"Oh, Diane," he replied, "how I have suffered, and what a weary time it has been since I saw you last!"
"And I too have suffered, and have found the waiting weary," she cried.
They then began—at too great length to be dramatic, it must be confessed—to tell what each had endured and felt during their unhappy separation.
Calais, the Duc de Guise, vanquished and victors,—all were forgotten. All the strife and all the deadly passion which was rife about the two lovers did not reach them. Lost in their world of love and ecstasy, they no longer saw or heard the sights or sounds of the sad world around them.
When one has undergone so much grief and terror, the heart is enfeebled and softened to a certain extent by suffering, and though brave to overcome disaster, can no longer resist happiness.

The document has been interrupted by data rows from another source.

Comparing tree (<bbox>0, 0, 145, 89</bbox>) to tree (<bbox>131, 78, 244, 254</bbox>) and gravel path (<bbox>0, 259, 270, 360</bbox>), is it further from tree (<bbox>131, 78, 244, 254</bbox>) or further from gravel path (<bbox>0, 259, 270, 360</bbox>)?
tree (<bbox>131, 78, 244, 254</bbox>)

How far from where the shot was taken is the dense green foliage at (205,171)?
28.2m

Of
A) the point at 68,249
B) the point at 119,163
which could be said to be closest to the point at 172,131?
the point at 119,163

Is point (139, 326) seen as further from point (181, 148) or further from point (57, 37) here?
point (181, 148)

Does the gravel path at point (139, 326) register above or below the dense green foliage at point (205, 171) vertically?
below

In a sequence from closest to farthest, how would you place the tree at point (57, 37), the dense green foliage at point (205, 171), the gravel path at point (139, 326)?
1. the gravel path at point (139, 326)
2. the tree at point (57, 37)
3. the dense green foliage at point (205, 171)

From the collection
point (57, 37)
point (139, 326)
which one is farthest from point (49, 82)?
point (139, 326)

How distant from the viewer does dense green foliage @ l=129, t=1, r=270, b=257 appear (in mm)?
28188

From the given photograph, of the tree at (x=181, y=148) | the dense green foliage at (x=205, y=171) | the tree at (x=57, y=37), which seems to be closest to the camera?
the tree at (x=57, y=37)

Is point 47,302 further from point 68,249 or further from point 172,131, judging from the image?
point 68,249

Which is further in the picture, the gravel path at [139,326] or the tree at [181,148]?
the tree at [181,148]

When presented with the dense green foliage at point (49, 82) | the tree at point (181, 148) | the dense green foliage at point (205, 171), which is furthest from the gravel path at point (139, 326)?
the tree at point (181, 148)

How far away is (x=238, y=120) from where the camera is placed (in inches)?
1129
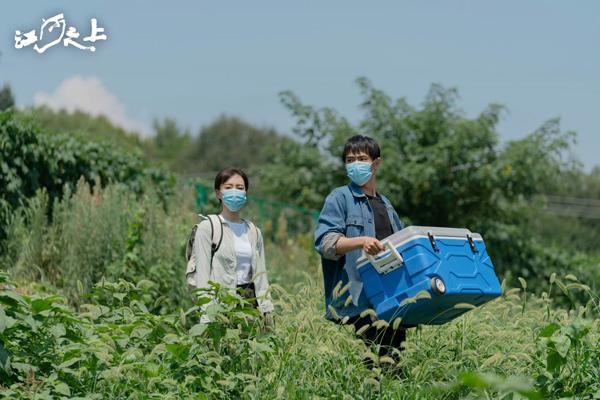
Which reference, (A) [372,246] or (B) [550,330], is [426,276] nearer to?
(A) [372,246]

In this balmy atmosphere of chaste emotion, Diane and Gabriel gave themselves up without restraint to the sweet influences of peace and joy, to which they had so long been strangers.
To the scene of insane passion which we have described succeeded another similar, and yet widely different at the same time.

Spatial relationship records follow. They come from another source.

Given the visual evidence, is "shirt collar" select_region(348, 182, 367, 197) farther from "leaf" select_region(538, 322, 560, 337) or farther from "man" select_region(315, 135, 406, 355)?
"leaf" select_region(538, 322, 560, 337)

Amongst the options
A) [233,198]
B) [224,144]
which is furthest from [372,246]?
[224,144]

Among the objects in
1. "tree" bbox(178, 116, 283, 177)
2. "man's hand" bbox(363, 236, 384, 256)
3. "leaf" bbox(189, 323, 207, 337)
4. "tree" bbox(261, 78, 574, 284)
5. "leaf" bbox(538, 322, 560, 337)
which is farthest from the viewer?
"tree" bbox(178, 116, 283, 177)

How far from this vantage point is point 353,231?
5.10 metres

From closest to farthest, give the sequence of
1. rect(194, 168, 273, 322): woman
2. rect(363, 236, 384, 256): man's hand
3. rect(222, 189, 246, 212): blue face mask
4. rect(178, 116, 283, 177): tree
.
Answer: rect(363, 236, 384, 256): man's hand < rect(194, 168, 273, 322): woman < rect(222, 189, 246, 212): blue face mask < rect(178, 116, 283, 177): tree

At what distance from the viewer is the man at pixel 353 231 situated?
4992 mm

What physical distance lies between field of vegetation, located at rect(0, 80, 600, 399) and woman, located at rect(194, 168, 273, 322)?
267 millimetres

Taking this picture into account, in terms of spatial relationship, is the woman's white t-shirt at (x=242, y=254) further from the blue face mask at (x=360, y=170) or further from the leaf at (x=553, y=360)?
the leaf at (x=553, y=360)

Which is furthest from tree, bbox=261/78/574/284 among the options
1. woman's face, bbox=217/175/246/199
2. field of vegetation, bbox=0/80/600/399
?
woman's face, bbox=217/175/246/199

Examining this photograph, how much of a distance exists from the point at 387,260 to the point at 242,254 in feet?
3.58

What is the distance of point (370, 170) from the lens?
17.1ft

"How good it seems to be with you, my friend," said Diane. "Instead of the presence of that impious wretch whom I hated so, and whose love made me shudder, what ecstasy to have you near me, so reassuring, and so precious!"
"And I," rejoined Gabriel, "since our childhood, when we were happy without knowing it, do not remember, Diane, that I have ever known in my poor lonely, troubled life a single moment to be compared to this."
For a while they were silent, gazing in rapt enjoyment at each other.